Herzmann Svende, Krumkamp Rafael, Rode Sandra, Kintrup Carina, Rumpf Sebastian
Institute for Neurobiology, University of Münster, Münster, Germany.
Institute for Neurobiology, University of Münster, Münster, Germany
EMBO J. 2017 Jul 3;36(13):1981-1991. doi: 10.15252/embj.201695890. Epub 2017 May 29.
Pruning of unspecific neurites is an important mechanism during neuronal morphogenesis. sensory neurons prune their dendrites during metamorphosis. Pruning dendrites are severed in their proximal regions. Prior to severing, dendritic microtubules undergo local disassembly, and dendrites thin extensively through local endocytosis. Microtubule disassembly requires a katanin homologue, but the signals initiating microtubule breakdown are not known. Here, we show that the kinase PAR-1 is required for pruning and dendritic microtubule breakdown. Our data show that neurons lacking PAR-1 fail to break down dendritic microtubules, and PAR-1 is required for an increase in neuronal microtubule dynamics at the onset of metamorphosis. Mammalian PAR-1 is a known Tau kinase, and genetic interactions suggest that PAR-1 promotes microtubule breakdown largely via inhibition of Tau also in Finally, PAR-1 is also required for dendritic thinning, suggesting that microtubule breakdown might precede ensuing plasma membrane alterations. Our results shed light on the signaling cascades and epistatic relationships involved in neurite destabilization during dendrite pruning.

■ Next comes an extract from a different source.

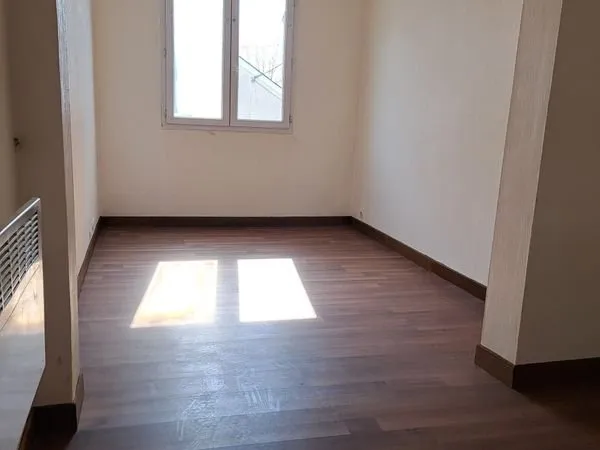 Studio 114 m² Le Mans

非特异性神经突的修剪是神经元形态发生过程中的一个重要机制。感觉神经元在变态过程中修剪其树突。正在修剪的树突在其近端区域被切断。在切断之前,树突微管会进行局部解聚,并且树突会通过局部内吞作用大量变细。微管解聚需要一种katanin同源物,但启动微管分解的信号尚不清楚。在这里,我们表明激酶PAR-1是修剪和树突微管分解所必需的。我们的数据表明,缺乏PAR-1的神经元无法分解树突微管,并且PAR-1是变态开始时神经元微管动力学增加所必需的。哺乳动物PAR-1是一种已知的Tau激酶,遗传相互作用表明PAR-1在[此处原文缺失相关内容]中也主要通过抑制Tau来促进微管分解。最后,PAR-1对于树突变细也是必需的,这表明微管分解可能先于随后的质膜改变。我们的结果揭示了树突修剪过程中神经突不稳定所涉及的信号级联和上位关系。